My studies also lead me to further reading in cynicism and skepticism, but also to understand that all models and abstractions are inherently limited and flawed (see Goedel, and also 'The Law of Leaky Abstractions'), and that all man-made systems are prone to failure (with 100% predictability - it's a matter of when, not if), and that one of the most common causes of failure is human factors.
The above points lead me to maintain an appreciation of both the limits of, and the beautiful practicality of human intuitive reasoning - essentially all human thought is intuitive, even when formalized, at which point it is necessarily corrupted by abstraction (eg Newtonian physics vs relativity vs quantum)

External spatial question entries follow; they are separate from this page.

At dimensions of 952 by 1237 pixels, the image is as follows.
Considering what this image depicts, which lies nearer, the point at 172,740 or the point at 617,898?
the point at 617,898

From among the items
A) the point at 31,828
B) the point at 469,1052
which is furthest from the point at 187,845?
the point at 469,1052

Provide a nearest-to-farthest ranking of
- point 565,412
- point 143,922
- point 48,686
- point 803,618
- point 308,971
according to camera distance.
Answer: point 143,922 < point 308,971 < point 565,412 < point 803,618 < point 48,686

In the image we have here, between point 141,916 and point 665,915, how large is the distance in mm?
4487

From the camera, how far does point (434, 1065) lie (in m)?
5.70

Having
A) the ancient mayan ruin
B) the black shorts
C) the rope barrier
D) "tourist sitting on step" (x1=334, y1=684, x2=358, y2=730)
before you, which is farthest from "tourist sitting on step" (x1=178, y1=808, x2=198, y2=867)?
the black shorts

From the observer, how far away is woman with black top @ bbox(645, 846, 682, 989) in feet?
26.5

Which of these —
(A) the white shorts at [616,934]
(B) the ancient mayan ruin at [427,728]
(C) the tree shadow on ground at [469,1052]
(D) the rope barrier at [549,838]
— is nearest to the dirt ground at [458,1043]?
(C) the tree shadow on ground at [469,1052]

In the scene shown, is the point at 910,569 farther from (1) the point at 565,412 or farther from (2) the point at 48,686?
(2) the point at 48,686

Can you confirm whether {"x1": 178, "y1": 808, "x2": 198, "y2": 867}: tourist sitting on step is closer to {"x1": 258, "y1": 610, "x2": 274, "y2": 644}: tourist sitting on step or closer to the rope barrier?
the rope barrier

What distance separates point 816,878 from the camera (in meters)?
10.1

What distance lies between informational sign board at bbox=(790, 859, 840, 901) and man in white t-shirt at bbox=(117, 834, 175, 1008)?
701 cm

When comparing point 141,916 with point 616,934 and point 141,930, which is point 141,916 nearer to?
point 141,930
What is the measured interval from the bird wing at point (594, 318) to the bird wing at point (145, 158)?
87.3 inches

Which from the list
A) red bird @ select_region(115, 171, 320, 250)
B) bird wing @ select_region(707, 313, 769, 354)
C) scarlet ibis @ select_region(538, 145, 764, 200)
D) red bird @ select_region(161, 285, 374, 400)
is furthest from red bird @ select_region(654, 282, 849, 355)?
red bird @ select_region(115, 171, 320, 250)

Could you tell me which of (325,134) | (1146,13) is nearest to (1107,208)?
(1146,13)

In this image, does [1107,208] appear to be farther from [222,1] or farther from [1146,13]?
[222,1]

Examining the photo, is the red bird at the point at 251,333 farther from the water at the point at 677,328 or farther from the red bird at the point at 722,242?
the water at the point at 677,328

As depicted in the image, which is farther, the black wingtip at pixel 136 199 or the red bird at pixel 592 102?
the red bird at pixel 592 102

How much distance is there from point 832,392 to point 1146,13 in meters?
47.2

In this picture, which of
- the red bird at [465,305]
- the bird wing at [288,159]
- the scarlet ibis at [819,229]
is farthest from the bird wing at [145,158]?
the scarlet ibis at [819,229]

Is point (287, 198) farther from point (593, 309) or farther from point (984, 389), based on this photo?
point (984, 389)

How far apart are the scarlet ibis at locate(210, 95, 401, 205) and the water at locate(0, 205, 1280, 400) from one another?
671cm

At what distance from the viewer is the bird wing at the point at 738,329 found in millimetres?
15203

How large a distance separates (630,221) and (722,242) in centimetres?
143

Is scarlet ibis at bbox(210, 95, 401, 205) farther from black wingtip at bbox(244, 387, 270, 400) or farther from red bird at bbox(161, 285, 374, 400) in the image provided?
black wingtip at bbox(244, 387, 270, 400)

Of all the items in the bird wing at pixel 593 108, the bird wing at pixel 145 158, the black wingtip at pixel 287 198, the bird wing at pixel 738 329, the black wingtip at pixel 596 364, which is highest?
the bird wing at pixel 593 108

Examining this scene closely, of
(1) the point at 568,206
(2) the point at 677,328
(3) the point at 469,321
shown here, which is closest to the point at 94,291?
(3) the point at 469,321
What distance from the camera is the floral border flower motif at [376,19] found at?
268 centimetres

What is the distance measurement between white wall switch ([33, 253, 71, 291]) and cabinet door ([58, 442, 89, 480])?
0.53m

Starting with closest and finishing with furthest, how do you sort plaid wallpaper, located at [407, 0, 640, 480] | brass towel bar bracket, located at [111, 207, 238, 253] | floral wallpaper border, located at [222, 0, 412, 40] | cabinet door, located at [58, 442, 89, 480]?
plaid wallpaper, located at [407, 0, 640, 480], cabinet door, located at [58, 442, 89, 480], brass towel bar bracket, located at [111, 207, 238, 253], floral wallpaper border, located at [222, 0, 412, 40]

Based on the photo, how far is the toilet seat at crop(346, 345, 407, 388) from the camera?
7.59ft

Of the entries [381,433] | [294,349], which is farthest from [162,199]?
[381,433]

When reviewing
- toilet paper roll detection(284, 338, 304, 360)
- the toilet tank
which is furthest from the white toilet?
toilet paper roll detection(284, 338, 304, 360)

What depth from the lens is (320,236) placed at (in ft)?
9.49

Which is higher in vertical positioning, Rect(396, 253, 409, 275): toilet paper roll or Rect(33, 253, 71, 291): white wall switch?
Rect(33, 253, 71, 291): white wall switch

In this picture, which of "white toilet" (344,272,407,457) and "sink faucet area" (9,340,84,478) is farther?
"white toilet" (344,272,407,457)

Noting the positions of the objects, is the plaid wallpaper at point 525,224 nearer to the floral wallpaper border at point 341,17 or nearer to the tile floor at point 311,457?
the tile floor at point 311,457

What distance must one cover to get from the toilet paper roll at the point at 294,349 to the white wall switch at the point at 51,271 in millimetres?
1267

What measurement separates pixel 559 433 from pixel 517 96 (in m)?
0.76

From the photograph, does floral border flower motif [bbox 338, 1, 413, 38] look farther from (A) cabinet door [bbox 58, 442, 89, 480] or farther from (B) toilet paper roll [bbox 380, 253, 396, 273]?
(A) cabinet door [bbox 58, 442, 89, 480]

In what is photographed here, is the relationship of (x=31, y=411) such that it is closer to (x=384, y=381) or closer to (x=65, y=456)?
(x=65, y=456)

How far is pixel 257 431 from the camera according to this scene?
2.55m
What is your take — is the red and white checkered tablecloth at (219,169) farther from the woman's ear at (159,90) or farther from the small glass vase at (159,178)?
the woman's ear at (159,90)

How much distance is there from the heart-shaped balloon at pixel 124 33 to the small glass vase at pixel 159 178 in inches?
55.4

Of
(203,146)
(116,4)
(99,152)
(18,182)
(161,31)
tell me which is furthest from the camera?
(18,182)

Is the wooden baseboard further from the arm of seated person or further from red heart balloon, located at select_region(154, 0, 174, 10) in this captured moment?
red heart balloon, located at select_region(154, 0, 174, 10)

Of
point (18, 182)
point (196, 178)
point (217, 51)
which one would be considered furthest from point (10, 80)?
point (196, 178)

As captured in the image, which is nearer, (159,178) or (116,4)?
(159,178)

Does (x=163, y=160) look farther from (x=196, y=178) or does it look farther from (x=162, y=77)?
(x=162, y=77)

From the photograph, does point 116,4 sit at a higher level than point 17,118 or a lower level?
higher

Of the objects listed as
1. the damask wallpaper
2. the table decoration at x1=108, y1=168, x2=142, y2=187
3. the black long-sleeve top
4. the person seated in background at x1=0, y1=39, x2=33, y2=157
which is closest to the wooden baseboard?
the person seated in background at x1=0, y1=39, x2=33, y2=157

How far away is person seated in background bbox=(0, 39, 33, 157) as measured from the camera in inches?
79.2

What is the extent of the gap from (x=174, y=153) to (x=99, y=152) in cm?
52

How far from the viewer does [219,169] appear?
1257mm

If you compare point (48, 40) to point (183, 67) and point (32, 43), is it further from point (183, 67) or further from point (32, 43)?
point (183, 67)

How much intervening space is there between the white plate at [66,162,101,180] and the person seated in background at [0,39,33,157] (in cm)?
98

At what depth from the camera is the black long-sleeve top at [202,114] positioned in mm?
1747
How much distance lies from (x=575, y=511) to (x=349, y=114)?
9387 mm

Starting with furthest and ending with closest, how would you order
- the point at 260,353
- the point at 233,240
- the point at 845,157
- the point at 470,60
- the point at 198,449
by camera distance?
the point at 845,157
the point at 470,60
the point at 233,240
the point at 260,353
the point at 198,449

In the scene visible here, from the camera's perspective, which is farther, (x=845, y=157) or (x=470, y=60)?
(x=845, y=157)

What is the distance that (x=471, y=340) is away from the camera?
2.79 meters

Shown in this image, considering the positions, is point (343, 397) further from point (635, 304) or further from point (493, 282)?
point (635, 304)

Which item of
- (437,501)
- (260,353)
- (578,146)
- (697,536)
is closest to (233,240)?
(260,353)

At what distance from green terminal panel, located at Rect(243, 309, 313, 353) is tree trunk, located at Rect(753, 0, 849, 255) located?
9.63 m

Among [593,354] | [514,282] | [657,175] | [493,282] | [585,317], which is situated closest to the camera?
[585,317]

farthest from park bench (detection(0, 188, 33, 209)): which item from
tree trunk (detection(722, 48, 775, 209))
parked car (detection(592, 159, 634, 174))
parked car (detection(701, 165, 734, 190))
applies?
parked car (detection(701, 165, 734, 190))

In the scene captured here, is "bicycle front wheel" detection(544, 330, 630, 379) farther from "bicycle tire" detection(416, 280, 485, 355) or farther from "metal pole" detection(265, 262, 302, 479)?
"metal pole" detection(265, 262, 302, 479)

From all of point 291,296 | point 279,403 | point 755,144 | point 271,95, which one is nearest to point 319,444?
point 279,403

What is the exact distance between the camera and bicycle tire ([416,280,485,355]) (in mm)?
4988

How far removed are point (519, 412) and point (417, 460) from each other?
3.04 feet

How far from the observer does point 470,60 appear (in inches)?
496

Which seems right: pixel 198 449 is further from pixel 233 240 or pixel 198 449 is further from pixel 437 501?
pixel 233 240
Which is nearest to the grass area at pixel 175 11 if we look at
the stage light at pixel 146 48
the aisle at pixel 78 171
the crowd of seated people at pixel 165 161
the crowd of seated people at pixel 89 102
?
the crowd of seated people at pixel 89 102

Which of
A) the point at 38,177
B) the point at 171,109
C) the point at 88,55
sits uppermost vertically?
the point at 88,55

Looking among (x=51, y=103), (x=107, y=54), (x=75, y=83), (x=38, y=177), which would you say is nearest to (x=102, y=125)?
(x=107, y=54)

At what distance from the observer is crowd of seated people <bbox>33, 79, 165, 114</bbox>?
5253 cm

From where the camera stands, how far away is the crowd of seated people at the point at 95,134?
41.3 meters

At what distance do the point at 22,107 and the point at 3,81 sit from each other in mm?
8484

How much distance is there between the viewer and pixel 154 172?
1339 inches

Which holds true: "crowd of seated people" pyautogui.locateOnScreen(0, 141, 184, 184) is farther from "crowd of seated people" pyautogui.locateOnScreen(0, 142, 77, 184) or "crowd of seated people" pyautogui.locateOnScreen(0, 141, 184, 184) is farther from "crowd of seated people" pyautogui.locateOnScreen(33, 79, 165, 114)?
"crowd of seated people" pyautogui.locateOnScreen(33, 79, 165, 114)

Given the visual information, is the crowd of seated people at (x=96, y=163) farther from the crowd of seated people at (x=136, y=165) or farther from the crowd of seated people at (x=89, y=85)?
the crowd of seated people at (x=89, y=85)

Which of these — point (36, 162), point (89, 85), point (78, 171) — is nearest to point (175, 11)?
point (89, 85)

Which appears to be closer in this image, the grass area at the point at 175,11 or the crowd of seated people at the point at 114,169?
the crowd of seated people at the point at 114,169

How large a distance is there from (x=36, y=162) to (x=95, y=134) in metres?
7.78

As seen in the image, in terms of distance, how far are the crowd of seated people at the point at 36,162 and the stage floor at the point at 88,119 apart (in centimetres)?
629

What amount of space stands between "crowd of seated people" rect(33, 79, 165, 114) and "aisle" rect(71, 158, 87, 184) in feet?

I attended a number of marketing lectures, and also studied cults like The People’s Temple, which impressed me with the malleability of social opinions, the tools and techniques applied to that end, and the human cognitive biases they leverage. One fascinating example is the principle of selective attention (single focus), which pickpockets and magicians heavily rely on. Another great one is 'negative space', ie our predisposition to overlook what is NOT there. A wonderful kiwi author wrote a great story illustrating this one beautifully - "Schnitzel von Krumm - forget me not", haha
Since 2014, I became interested in hypnosis (not in the sense of a trance, but rather the persuasive power of words), and I began to learn about the tools and techniques of persuasion and propaganda at both the individual and societal level, and how they were applied by those very regimes my grandparents taught me about.
As a systems designer, I recognize the importance of resilience, redundancy, checks and balances. Its amazing to me how often such systems show up in nature, such as ecology and biology. I believe people such as myself are a natural example of such systems existing in human societies. Its not something I set out to do, I'm just like this. Maybe it's the ADHD?